Die Oberin Malice akzeptierte die Tentakel ohne Erwiderung, denn sie vertraute darauf, daß sie guten Grund gehabt hatte, die Yochlol anzurufen.
»Erklärt mir, warum Ihr es wagtet, mich zu stören«, erklangen die tückischen Gedanken.
»Um eine einfache Frage zu stellen«, erwiderte Malice stumm, denn es waren keine Worte nötig, um sich mit einer Dienerin zu unterhalten. »Eine, deren Antwort Ihr wißt.«
»Interessiert Euch die Frage so sehr?« fragte die Yochlol. »Ihr riskiert schreckliche Konsequenzen.«
»Es ist unumgänglich, daß ich die Antwort erfahre«, erwiderte die Oberin Malice. Ihre drei Töchter beobachteten die Szene neugierig, denn sie konnten die Gedanken der Yochlol hören, aber die unausgesprochenen Erwiderungen ihrer Mutter nur erraten.
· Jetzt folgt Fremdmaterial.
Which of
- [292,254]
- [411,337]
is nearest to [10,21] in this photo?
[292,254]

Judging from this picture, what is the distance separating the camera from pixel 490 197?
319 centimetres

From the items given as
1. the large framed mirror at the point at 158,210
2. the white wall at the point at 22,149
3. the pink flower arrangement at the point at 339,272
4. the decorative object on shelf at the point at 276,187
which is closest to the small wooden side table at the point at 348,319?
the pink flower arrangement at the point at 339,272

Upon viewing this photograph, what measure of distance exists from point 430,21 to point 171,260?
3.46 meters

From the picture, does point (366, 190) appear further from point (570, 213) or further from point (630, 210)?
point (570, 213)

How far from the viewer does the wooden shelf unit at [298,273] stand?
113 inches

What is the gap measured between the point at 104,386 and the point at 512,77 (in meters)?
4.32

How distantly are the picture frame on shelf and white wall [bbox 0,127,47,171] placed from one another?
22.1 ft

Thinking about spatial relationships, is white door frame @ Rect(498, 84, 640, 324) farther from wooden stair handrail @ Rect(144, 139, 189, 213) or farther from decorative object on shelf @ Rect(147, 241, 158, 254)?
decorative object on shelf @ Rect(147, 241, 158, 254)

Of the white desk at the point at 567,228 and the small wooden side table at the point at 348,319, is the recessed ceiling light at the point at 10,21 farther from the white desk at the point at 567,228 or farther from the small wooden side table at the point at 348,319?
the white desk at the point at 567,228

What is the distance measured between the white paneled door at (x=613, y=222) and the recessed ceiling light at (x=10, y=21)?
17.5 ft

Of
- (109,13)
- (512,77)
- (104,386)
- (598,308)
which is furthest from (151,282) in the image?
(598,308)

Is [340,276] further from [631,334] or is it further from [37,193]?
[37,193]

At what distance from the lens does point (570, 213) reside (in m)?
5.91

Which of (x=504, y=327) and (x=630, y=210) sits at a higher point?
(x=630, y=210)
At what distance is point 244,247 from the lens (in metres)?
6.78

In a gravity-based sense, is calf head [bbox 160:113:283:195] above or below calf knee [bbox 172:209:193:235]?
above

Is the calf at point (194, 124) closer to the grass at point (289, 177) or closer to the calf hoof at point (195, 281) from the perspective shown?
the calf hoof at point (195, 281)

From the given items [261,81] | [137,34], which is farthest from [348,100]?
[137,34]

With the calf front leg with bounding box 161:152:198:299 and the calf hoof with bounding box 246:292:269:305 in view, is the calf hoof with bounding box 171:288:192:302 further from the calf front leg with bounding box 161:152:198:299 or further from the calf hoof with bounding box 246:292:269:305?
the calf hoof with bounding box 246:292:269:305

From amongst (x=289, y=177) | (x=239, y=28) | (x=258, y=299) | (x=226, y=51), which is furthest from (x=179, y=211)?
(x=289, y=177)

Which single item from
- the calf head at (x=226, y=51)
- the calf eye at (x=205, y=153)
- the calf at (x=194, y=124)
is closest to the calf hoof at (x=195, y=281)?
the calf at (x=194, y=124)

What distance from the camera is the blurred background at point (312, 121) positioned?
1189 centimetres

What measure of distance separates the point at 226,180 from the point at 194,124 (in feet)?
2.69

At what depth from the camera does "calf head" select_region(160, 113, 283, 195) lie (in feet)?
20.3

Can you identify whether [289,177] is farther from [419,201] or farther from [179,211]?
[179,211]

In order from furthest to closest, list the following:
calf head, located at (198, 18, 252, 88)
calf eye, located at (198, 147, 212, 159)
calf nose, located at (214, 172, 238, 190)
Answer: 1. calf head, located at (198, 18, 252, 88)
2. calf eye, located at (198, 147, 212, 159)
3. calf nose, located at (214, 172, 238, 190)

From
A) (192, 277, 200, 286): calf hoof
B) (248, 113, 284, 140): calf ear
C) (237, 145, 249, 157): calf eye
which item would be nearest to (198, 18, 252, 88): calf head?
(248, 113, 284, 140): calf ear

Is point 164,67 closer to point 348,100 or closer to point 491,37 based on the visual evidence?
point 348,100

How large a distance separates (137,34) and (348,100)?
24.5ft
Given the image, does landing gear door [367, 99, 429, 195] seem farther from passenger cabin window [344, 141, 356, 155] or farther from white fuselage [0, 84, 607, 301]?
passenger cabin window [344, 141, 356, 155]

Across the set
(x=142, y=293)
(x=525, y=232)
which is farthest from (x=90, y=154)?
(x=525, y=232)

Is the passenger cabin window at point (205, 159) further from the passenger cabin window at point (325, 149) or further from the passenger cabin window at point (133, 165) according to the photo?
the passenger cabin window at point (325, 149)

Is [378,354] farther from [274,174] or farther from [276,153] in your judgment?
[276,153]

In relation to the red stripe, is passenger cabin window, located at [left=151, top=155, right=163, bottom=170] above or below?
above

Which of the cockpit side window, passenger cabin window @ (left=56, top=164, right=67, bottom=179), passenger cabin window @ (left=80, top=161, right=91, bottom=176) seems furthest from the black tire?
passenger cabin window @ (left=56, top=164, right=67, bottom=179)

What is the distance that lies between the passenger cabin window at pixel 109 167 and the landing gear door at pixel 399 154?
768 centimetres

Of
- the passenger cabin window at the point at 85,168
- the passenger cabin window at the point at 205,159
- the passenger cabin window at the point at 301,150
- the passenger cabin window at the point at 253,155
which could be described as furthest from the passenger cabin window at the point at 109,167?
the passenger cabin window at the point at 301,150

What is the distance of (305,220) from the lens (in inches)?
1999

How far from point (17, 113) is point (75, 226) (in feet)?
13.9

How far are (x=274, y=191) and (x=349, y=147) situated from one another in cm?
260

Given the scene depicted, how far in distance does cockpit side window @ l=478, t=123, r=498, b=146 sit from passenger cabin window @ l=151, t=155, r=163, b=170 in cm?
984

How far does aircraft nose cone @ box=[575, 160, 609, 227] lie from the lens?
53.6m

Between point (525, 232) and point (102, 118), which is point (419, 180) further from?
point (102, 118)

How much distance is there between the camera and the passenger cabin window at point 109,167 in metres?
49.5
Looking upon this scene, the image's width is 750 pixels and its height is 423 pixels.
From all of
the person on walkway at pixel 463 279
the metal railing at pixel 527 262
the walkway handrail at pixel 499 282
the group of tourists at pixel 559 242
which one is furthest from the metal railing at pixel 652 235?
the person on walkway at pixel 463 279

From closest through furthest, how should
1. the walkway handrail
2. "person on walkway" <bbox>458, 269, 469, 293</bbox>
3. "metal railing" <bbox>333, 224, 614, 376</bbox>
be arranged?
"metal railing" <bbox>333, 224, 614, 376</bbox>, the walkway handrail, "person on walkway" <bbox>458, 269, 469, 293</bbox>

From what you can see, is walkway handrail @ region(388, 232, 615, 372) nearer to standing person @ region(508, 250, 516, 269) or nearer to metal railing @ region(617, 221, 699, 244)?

»Wenn die Antwort so wichtig ist und sie den Dienerinnen und also auch der Spinnenkönigin bekannt ist, glaubt Ihr dann nicht, daß Lloth sie Euch gegeben hätte, wenn sie es für richtig hielte?«
»Vielleicht hat mich die Spinnenkönigin vor diesem heutigen Tag nicht für wert befunden, es zu wissen«, erwiderte Malice. »Die Dinge haben sich geändert.«
Die Dienerin hielt inne und rollte ihre verlängerten Augen zurück in ihren Kopf, als ob sie mit einer entfernten Ebene kommunizieren würde.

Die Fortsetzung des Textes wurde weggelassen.